Bug 2117577

Summary:	Assisted Installed fails to deploy spoke compact cluster
Product:	Red Hat Advanced Cluster Management for Kubernetes	Reporter:	Gurenko Alex <agurenko>
Component:	Infrastructure Operator	Assignee:	Michael Filanov <mfilanov>
Status:	CLOSED UPSTREAM	QA Contact:	Chad Crum <ccrum>
Severity:	high	Docs Contact:	Derek <dcadzow>
Priority:	unspecified
Version:	rhacm-2.4	CC:	ccrum, efried, trwest, yfirst
Target Milestone:	---
Target Release:	---
Hardware:	Unspecified
OS:	Unspecified
Whiteboard:
Fixed In Version:		Doc Type:	If docs needed, set a value
Doc Text:		Story Points:	---
Clone Of:		Environment:
Last Closed:	2022-08-11 15:49:06 UTC	Type:	Bug
Regression:	---	Mount Type:	---
Documentation:	---	CRM:
Verified Versions:		Category:	---
oVirt Team:	---	RHEL 7.3 requirements from Atomic Host:
Cloudforms Team:	---	Target Upstream Version:
Embargoed:

Description Gurenko Alex 2022-08-11 11:21:16 UTC

Description of the problem:

As a part of Altiostar deployment, when deploying the spoke compact cluster (3 masters only) deployment fails (times out). After investigation hive-operator pod is crashing and nodes report unreachability. If agents are manually restarted and hive-operator pod is re-created there is a new attempt to deploy cluster until hive-operator crash again.

Release version:

Operator snapshot version: 2.4.6

OCP version: 4.8.43

Browser Info:

Steps to reproduce:
1. Start spoke compact cluster deployment
2. Wait for agents to register

Actual results:

Deployment does not proceed with

The cluster has hosts that are not ready to install.
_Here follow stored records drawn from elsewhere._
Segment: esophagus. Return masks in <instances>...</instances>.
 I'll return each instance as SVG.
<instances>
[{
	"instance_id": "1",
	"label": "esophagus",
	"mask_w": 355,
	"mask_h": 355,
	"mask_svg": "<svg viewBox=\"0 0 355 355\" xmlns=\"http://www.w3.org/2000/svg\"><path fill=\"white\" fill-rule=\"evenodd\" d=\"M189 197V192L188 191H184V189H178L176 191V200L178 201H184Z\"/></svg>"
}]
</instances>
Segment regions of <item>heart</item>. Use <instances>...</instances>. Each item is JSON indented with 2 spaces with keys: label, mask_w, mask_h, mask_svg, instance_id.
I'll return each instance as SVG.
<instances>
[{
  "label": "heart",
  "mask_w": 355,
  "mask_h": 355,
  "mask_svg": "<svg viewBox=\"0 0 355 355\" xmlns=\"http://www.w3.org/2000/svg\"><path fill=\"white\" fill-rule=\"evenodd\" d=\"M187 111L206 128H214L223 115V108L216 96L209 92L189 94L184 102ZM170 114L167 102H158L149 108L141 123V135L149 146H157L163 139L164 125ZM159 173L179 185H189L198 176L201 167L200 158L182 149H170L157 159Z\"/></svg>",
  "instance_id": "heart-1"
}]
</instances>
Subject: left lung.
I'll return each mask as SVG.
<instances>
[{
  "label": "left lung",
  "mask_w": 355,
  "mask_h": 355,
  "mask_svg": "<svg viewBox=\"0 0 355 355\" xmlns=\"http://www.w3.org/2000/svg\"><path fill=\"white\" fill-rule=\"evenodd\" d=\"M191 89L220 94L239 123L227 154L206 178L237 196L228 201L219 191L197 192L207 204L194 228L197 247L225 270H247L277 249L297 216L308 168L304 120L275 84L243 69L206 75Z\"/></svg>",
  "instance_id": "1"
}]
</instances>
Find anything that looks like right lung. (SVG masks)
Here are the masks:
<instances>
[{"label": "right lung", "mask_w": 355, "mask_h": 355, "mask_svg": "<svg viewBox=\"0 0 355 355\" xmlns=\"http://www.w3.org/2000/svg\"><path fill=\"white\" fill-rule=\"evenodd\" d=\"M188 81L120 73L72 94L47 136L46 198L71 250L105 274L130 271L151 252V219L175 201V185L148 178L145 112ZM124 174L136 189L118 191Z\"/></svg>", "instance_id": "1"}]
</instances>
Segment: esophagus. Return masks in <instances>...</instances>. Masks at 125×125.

hive-operator is crashing with following in a log:

time="2022-08-10T11:29:30Z" level=info msg="reconcile complete" controller=hive elapsedMillis=620 elapsedMillisGT=0 outcome=unspecified
panic: runtime error: invalid memory address or nil pointer dereference
[signal SIGSEGV: segmentation violation code=0x1 addr=0x8 pc=0x123e5fc]

NAME READY STATUS RESTARTS AGE

assisted-service-56d7794d8c-kgslh 2/2 Running 14 13h
hive-operator-66dd64b6b7-qfkbk 0/1 CrashLoopBackOff 108 13h

Expected results:

Deployment continues

Additional info:

With previous ocp 4.8.34 I saw this issue once or twice and re-deployment solved it. With .43 currently I've got really stuck as it's reproduced 3 out of 3 complete redeployments.

Comment 1 Michael Filanov 2022-08-11 12:30:41 UTC

Can you please attach cluster deployment and agent cluster install?

Comment 3 Eric Fried 2022-08-11 15:04:53 UTC

This seems to be caused by building with github.com/modern-go/reflect2 < v1.0.2 under go1.18. That's why this just showed up despite no code changes in hive's ocm-2.4 branch in 6mo -- ACM's build recently switched to using go1.18.

Hive is upgrading the dependency via https://issues.redhat.com/browse/HIVE-1997

After that, ACM will need to pick up the change and respin its build.

This will need to be done for 2.3 as well.

Comment 4 Eric Fried 2022-08-16 15:16:48 UTC

Hive side is all done here.

Comment 6 Michael Filanov 2022-08-17 14:57:31 UTC

yes this one is irrelevant, please followup the jira ticket